*Set exercise*: In the passage about Luck and the Colts, how much of his $123 million contract came up front?

All of that unstoppable love Luck was getting just two seasons ago, has turned into shakes of the head when discussing his current situation. It’s kind of weird. Complimentary adulation about skills are often followed by criticism of his approach and his team’s talent level.
Even Dan Fouts had to be brutally honest with me when discussing the prospects of the Colts team and their young QB, who is now the highest paid player in NFL history after signing that $123 million contract in June with $87 million up front.
“It all starts up front on that offensive line,” said the Chargers legend and CBS football analyst. “ And Luck’s offensive line’s not been very good and that affects the running game and the passing game. Until they get that squared away it’s going to be difficult (for the team to have any real success).”

*Raw records*:
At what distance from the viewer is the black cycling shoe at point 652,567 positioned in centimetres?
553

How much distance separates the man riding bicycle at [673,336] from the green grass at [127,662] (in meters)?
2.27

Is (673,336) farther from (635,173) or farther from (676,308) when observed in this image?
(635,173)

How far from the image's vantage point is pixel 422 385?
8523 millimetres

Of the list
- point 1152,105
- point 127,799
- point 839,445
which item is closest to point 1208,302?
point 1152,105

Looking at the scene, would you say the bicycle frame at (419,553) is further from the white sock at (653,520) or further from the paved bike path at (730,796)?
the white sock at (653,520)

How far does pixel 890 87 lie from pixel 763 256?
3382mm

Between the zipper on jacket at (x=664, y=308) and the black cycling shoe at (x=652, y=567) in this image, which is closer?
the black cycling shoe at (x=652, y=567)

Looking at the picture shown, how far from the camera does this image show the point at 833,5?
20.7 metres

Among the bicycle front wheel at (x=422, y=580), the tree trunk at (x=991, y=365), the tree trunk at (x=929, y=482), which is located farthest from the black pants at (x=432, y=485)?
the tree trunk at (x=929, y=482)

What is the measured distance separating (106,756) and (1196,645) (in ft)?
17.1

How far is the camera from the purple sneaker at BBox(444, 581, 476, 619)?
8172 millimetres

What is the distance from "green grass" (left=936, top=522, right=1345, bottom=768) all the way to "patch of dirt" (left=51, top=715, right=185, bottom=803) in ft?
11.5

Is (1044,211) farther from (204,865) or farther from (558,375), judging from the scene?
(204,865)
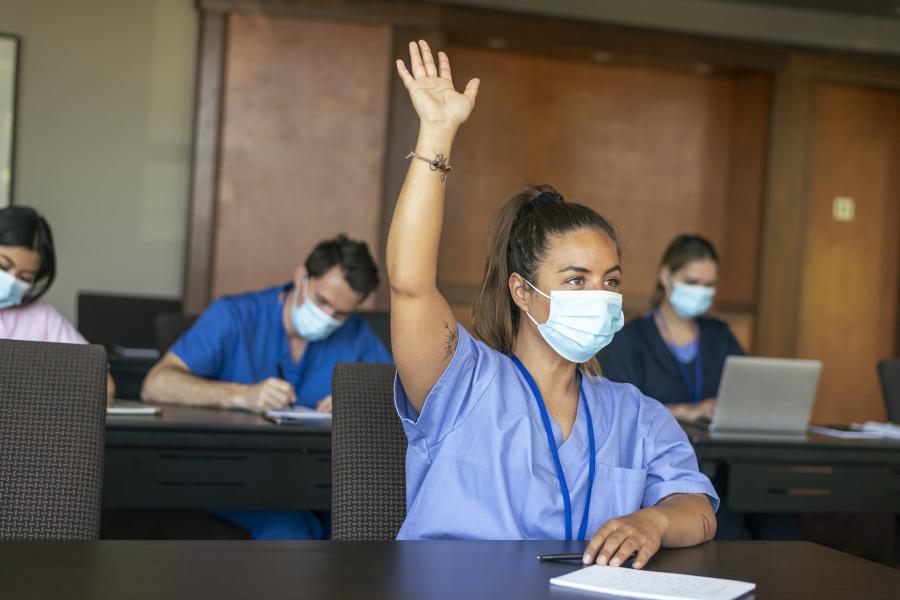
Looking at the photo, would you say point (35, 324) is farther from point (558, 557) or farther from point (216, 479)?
point (558, 557)

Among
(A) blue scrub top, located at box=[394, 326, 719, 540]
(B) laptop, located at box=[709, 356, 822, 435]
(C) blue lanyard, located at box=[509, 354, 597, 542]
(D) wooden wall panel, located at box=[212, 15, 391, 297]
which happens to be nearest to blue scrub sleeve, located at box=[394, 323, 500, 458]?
(A) blue scrub top, located at box=[394, 326, 719, 540]

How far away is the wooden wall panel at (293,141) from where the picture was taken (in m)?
5.58

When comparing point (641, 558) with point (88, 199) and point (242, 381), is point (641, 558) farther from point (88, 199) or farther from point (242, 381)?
point (88, 199)

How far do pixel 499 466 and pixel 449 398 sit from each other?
0.12 meters

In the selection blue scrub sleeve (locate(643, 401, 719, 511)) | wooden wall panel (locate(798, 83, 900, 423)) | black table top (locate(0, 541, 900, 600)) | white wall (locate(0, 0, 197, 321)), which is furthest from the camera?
wooden wall panel (locate(798, 83, 900, 423))

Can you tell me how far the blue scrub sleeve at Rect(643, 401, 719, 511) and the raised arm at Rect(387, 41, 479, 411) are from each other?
39 cm

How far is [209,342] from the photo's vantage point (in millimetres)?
3320

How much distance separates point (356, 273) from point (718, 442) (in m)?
1.14

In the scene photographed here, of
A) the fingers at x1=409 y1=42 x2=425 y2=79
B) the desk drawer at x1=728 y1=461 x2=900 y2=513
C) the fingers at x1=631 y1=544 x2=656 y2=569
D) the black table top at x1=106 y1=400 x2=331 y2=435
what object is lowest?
the desk drawer at x1=728 y1=461 x2=900 y2=513

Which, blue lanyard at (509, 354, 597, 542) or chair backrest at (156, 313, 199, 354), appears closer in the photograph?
blue lanyard at (509, 354, 597, 542)

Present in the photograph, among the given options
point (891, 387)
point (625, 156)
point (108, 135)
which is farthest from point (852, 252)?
point (108, 135)

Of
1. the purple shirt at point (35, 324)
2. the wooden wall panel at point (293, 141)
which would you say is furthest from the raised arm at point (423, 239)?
the wooden wall panel at point (293, 141)

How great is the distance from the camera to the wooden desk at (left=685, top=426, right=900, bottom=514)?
299 centimetres

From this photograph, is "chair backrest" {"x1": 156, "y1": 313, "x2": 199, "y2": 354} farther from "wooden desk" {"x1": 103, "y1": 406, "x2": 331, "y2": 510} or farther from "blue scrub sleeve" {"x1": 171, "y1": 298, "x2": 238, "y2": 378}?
"wooden desk" {"x1": 103, "y1": 406, "x2": 331, "y2": 510}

*Reply*: $87 million